Selain pangan, kenaikan permintaan diperkirakan terjadi pada kelompok pengeluaran untuk pakaian dan mobilitas masyarakat menjelang Ramadan dan Idul Fitri.

JAKARTA - Pemerintah perlu mewaspadai potensi kenaikan harga sejumlah bahan pokok beberapa pekan ke depan, mengingat sebentar lagi memasuki periode Ramadan. Gejala inflasi sudah mulai muncul sejak Februari. Jika tak ada langkah strategis, inflasi dikhawatirkan kian tak terkendali.

Pengamat Ekonomi Universitas Indonesia (UI), Teuku Riefky, menuturkan dalam beberapa bulan mendatang, tekanan inflasi akan disebabkan peningkatan pengeluaran akibat adanya beberapa libur panjang pada Februari 2024 dan lonjakan harga pangan menjelang musim Ramadan akibat kenaikan permintaan masyarakat.

"Selain pangan, kenaikan permintaan diperkirakan akan terjadi pada kelompok pengeluaran untuk pakaian dan mobilitas masyarakat menjelang Ramadan dan Idul Fitri," terang Riefky kepada Koran Jakarta, Kamis (22/2).

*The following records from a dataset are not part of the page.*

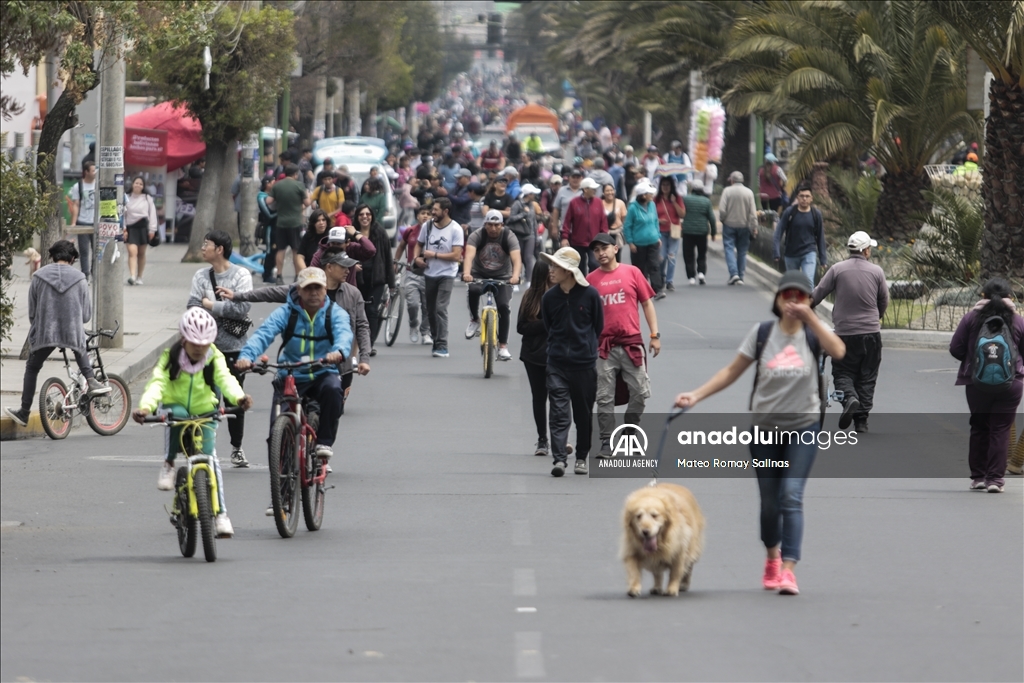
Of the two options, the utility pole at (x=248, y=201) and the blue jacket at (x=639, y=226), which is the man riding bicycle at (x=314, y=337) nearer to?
the blue jacket at (x=639, y=226)

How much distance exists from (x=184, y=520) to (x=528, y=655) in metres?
2.73

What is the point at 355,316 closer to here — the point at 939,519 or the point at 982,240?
the point at 939,519

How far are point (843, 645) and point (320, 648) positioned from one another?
2.28m

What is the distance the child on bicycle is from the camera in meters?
9.34

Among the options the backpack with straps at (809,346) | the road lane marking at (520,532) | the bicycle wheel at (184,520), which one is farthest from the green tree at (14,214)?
the backpack with straps at (809,346)

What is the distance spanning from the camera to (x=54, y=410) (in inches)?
559

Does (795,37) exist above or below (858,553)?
above

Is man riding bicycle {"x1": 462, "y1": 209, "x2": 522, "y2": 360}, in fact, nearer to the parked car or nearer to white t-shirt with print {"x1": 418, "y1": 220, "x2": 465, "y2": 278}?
white t-shirt with print {"x1": 418, "y1": 220, "x2": 465, "y2": 278}

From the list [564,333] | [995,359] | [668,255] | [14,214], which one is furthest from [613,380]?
[668,255]

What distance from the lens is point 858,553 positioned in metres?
9.55

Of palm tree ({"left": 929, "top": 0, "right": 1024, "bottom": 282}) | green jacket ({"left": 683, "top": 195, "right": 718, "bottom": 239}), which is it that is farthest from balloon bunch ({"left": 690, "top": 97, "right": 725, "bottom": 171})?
palm tree ({"left": 929, "top": 0, "right": 1024, "bottom": 282})

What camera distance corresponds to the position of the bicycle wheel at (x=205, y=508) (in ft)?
29.7

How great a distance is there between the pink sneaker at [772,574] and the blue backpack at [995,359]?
3653mm

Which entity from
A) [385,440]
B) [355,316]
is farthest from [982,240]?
[355,316]
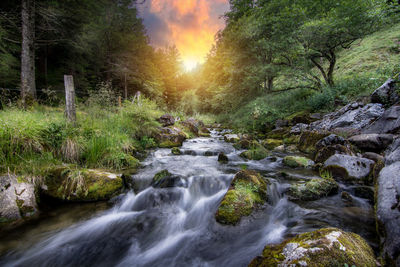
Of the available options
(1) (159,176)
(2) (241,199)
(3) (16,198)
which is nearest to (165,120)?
(1) (159,176)

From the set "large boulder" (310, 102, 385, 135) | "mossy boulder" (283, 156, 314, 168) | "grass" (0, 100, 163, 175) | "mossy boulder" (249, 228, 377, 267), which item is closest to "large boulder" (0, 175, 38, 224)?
"grass" (0, 100, 163, 175)

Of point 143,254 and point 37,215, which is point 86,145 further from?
point 143,254

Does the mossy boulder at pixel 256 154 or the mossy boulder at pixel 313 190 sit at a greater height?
the mossy boulder at pixel 256 154

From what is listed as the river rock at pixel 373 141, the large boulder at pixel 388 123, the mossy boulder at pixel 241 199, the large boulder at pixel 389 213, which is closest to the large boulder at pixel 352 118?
the large boulder at pixel 388 123

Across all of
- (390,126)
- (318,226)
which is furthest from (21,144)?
(390,126)

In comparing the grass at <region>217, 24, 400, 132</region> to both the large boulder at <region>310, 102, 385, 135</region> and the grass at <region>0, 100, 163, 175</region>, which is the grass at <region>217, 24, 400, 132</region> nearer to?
the large boulder at <region>310, 102, 385, 135</region>

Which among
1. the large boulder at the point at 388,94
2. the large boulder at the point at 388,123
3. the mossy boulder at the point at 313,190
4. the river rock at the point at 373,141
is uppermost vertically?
the large boulder at the point at 388,94

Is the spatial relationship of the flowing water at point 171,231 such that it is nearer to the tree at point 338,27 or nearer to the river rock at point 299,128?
the river rock at point 299,128

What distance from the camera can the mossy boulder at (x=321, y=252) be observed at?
149 centimetres

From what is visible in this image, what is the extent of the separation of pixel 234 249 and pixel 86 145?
419 cm

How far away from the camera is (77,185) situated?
343 centimetres

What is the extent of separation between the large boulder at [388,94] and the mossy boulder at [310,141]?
2.14m

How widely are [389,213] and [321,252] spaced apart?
1049 mm

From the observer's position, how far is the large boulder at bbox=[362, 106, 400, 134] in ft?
15.8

Gejala kenaikan harga pangan bahkan sudah dimulai sejak Januari 2024. Komponen harga bergejolak menunjukkan kenaikan inflasi sebesar 7,22 persen secara tahunan (yoy) pada Januari 2024 dibandingkan 6,73 persen (yoy) pada Desember 2023.

Komponen itu menjadi kontributor utama inflasi bulan ini sebesar 1,14 poin persentase terhadap inflasi umum. Selain beras, kenaikan harga bawang putih dan tomat turut mendorong peningkatan inflasi komponen harga fluktuatif.

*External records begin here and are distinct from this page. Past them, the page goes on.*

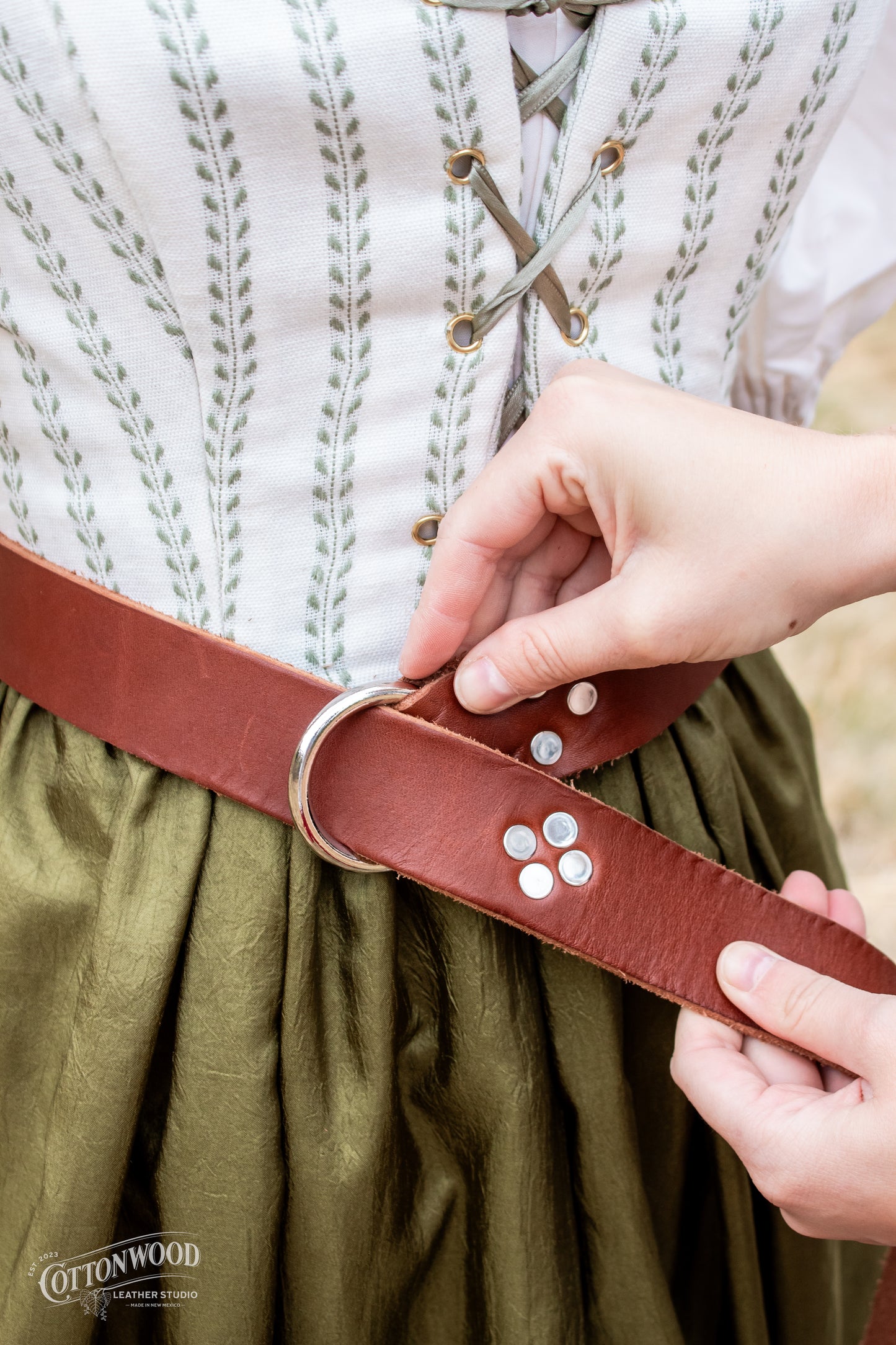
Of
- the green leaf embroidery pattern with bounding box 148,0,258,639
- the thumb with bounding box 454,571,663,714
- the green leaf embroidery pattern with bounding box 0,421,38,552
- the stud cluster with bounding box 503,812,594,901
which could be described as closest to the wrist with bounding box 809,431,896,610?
the thumb with bounding box 454,571,663,714

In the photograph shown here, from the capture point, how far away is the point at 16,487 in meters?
0.63

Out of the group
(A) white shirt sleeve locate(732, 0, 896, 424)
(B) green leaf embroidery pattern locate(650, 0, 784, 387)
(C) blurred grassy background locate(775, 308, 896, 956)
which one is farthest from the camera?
(C) blurred grassy background locate(775, 308, 896, 956)

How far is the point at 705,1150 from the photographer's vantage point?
82cm

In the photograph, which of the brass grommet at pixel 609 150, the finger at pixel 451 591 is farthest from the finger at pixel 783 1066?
the brass grommet at pixel 609 150

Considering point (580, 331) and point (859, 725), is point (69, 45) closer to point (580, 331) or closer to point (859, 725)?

Karena itu, Riefky menegaskan Tim Pengendali Inflasi Pusat (TPIP) dan Tim Pengendali Inflasi Daerah (TPID) akan lebih krusial mengendalikan inflasi, terutama tekanan dari komoditas pangan. Pasalnya, komoditas pangan saat ini memiliki porsi yang lebih besar dari total konsumsi di survei biaya hidup (SBH).

Anggota Komisi VI DPR RI, Amin Ak, mengingatkan pemerintah, khususnya Kementerian Pertanian (Kementan) dan Kementerian Perdagangan (Kemendag), agar bahan pokok seperti beras dan minyak goreng harganya harus terjangkau oleh masyarakat. Selain harga, ketersediaan pangan juga harus tercukupi.

Hal itu, menurutnya, dapat dibenahi melalui tata kelola niaga oleh pemerintah dalam menjalankan tugas dengan baik. "Misalnya, untuk minyak goreng produksi melimpah, namun jika ada penimbunan oleh pihak-pihak tertentu, mohon maaf (misalnya) dari pemerintah ada yang terlibat seperti kasus-kasus lalu, maka masyarakat yang jadi korban. Dengan demikian, agar tidak terjadi persoalan kunci utama, pemerintah bisa menjalankan sebagaimana tugas dan fungsinya," jelas Amin.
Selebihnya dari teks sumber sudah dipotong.